また東京の新築マンションも売れ行きが不調というニュースも多く、価格の高騰に伴い中古住宅の購入が増えているという報道もあります。

地方では住宅街の中の空き家が問題にもなっていますが、人口が減りゆく日本で、なぜこんなに賃貸住宅の建設が今相次いでいるのか、その要因を探ってみたいと思います。
目次

1.不動産投資に関する情報や知識の入手が容易になった

2.相続税対策での購入が増えた

3.長期的な超低金利とマイナス金利政策が後押しになった

4.地方での土地活用策に売り込む企業が増えた

5.まとめ

1.不動産投資に関する情報や知識の入手が容易になった

まず不動産業者以外の人間にとって、不動産投資に対する敷居が低くなったことが要因にあげられるでしょう。
インターネットの発達前は不動産物件情報を不動産業者以外が入手する手段は本しかありませんでした。しかし今では誰でもインターネットで物件情報を仕入れられるようになりましたし、ノウハウについても雑誌やセミナーだけではなくウェブサイトや動画、またコミュニティ形成も容易になりました。

そしてかつて不動産投資というと、投資のために大金が必要であり、一部の富裕層や退職金を元手に行うというイメージが強くありました。しかし今ではネットバンクの増加などで、一般的な年収のサラリーマンでも融資が受けやすくなり、投資に対する経済的、心理的なハードルが大幅に低くなりました。

不動産投資に対する情報は今や手軽に入手できるようになり、株やFXに並ぶ不労所得の代表的な手法として認知されています。そのため個人投資家が増え、賃貸物件を購入したり、自分で建てたりすることが多くなったから、といえるでしょう。

2.相続税対策での購入が増えた

2015年に相続税の規定が大きく改正され、1億円以上の資産の相続に対する増税が行われました。そこで資産を持つ富裕層が相続税に対する対策として、現金として資産を持つのではなく、資産を不動産に替えることで評価額を大幅に下げて、節税をするという動きが生まれたのです。

1億円の資産も同金額のマンションに変えてしまえば、不動産にした時点で約7割になります。そして高額なタワーマンションを買ったとしても、土地に対する評価額はマンションの建坪を部屋数で割ったものでしかありません。その資産価値は2~3割程度の評価にまで下げることが可能になります。もちろん普通に売買すれば1億円近い価値を保てますし、賃貸に出すことで収入も得られます。

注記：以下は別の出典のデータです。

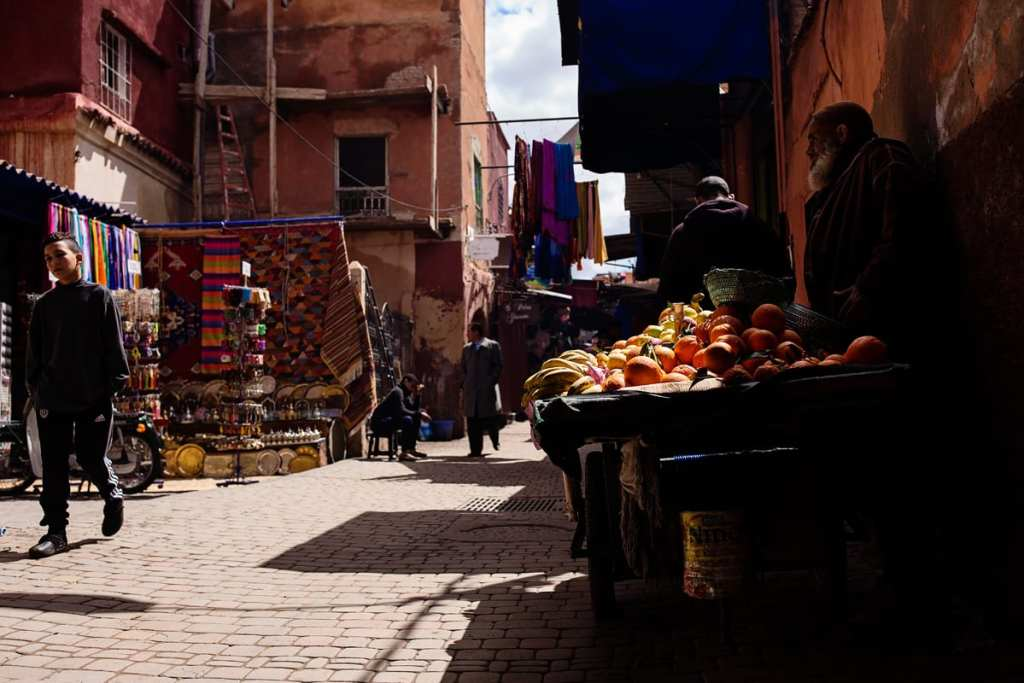 Wedding photographer in Morocco - orange vendor
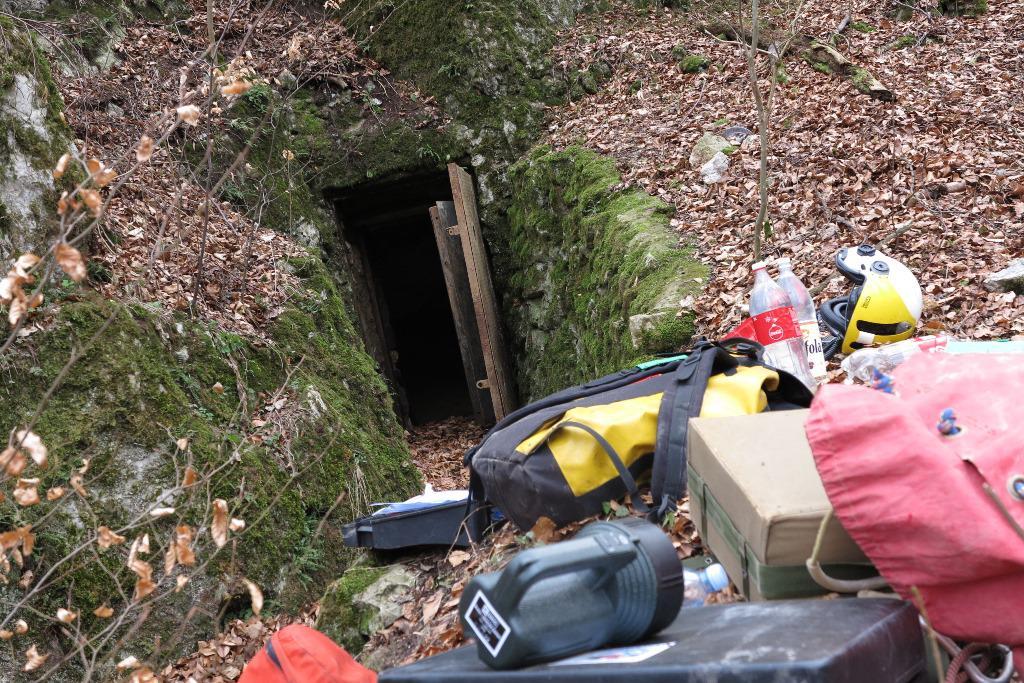 Obtížné bylo nejen vyproštění, ale i cesta ven z jeskyně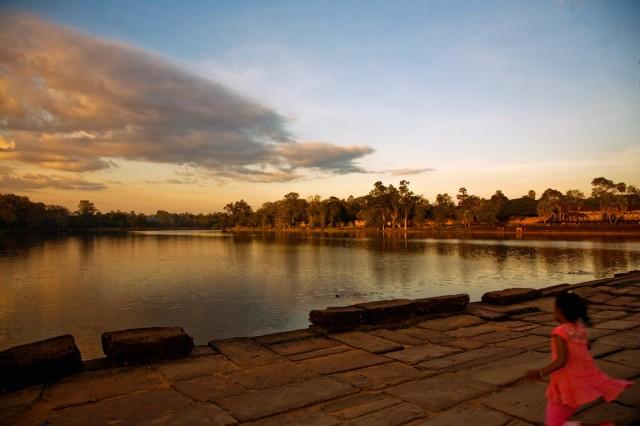 Мостовая у входа в центральный храм Ангкора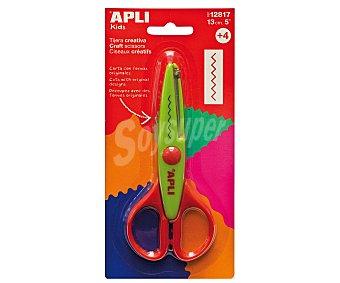 APLI Tijera de 13 centímetros y de color verde con corte en zigzag, ideal para realizar tus creaciones en goma EVA 1 unidad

このようないわゆる『相続税逃れ』が増えたことが物件バブルの一因にもなっているといえるでしょう。

3.長期的な超低金利とマイナス金利政策が後押しになった

日本では2008年秋のリーマンショック以来、政策金利がわずか0.1%超低金利時代が続いていました。それにともなって各種の住宅ローンの金利もバブル期などと比較をすれば、遥かに低い水準で水位をしていたのですが、それ以上の劇薬が2016年1月に投入されました。

それは『マイナス金利政策』です。民間の金融機関が日銀に預けたお金に対し、利子が与えられるのではなく、金融機関が日銀に利子を支払わなくてはいけないので、各金融機関ともにお金を消費者に対し、融資しないと資産が減少してしまうという政策です。
このマイナス金利政策の導入により、各金融機関でも大幅に住宅ローンの金利を下げ、一般の消費者、そして投資家の購入意欲を大きく掻き立てることに成功しました。2017年時点でもマイナス金利政策は継続されており、ローン組んで不動産を購入したい人間にとっては有利な状況が続いています。

4.地方での土地活用策に売り込む企業が増えた

最近地方を中心に増加しているのが、家賃保証のサブリースを謳い、余った土地活用の手段としてアパート経営を売り込む業者によるアパートの建設です。

土地を余らせておくのはもったいない、もし土地に余裕があるのならば、建設費だけなので、それほど費用はかからない上に収入は入居者の有無にかかわらず保証をするので、アパートを建てないかと売り込む不動産業者が増加しています。
老後の安定した収入がほしい地主や農家の人などが、その言葉を信じ、今後あまり人口が増える見込みのない場所にアパートを建ててしまうのです。家賃収入の保証を謳っても、オーナーの収入はどんどん見直されて減っていき、さらに定期的なリフォームなどの高額な出費を強いられます。不動産業者の旨味は多いのに、本来ならばリスクがないはずのオーナーが高額な出費を強いられてしまうことが問題になっています。

5.まとめ

不動産投資はもはや一般的な投資の一つになり、「難しそう」「お金がないと始められなさそう」というイメージもすっかり消えました。しかしその一方で知識がない人に中心にかどわかすようにして不利益が生まれる可能性が高い物件を売り込む業者も増えています。

投資において自分の身は自分で守るしかありません。氾濫する情報の中から自分にとって有益なものを見つけ出し、他人の言葉はあくまで参考に留めて、自分で投資物件を決めていけるようにしましょう。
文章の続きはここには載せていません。